So many people argue that putting Pit Bulls in any aggressive activities can enhance their “inherent aggression.” This can be true with dogs that show signs of aggression, but by nature, most Pit Bulls and bulldogs are friendly, outgoing, and lack overt aggression.
Ring Sports showcase the dog’s courage, control, and stability, as well as the handler’s control of the dog.
Ring sports are very competitive, and it can take years of training to prepare a dog for the ring. Training consists of determination and patience, but never force or pain.
Originally, ring sports consists of phases-agility, obedience, protection, and bite-work- that were used as tests for utilitarian dogs typically used for police work. In the ring, the dogs must walk off-leash and without a collar except during the heel exercises. The dogs must pass each phase.
Excessive praise and petting will also result in point deduction. Points can be lost for excessive praise and petting, multiple commands, incorrect commands, or failure to perform the exercise correctly.
Control must be emphasized the moment the handler and dog step onto the field and must not end until they stop off the field.

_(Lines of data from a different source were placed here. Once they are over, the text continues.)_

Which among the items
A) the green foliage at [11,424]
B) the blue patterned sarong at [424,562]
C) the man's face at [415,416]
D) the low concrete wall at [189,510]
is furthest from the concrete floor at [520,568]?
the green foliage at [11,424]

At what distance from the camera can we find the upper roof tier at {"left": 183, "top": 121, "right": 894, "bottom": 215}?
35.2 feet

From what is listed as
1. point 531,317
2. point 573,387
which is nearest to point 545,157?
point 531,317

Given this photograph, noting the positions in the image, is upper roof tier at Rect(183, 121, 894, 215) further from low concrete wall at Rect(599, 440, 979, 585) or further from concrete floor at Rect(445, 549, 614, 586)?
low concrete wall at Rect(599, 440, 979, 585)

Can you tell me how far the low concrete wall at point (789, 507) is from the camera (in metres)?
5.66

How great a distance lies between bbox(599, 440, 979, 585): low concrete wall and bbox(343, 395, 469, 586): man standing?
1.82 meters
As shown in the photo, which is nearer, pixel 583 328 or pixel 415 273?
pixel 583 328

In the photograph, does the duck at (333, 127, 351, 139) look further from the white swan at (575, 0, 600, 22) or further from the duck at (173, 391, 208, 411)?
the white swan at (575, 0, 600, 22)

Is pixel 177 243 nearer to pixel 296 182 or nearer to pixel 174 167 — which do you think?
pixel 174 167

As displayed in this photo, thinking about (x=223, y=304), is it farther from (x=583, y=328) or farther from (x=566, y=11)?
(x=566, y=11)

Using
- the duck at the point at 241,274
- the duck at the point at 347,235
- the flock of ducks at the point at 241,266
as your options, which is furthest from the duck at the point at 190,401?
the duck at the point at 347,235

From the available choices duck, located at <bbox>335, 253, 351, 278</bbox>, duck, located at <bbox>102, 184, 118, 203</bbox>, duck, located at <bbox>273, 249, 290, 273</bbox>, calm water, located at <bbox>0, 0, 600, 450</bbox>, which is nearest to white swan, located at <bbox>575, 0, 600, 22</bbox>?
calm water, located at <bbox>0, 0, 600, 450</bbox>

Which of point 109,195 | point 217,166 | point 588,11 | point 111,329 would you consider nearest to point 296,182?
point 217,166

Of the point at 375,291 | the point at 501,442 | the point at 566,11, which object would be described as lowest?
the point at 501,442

Training for Ring Sport competitions is extensive.
Common exercises include:
- Heel on a leash
- Heel with muzzle
- Long sit/down
- Food refusal
- High Jump
- Long Jump
- Thrown Retrieves
- Unseen Retrieve
- Seen Retrieve
- Send Away
- Guard of Object
- Face Attack (decoy attack)
- Fleeing Attack (decoy attack)
- Defense of Handler (decoy attack)
- Attack with Gun (decoy attack)
- Search, Hold, and Bark with Escort (decoy attack)
- Stopped Attack (decoy attack)
The bite-work phase with a decoy requires the dogs to bite and quickly release and retreat, which is something the true bulldogs and Pit Bulls are not willing to do. In order to assert this control, the handler must spend serious time training working their the dog.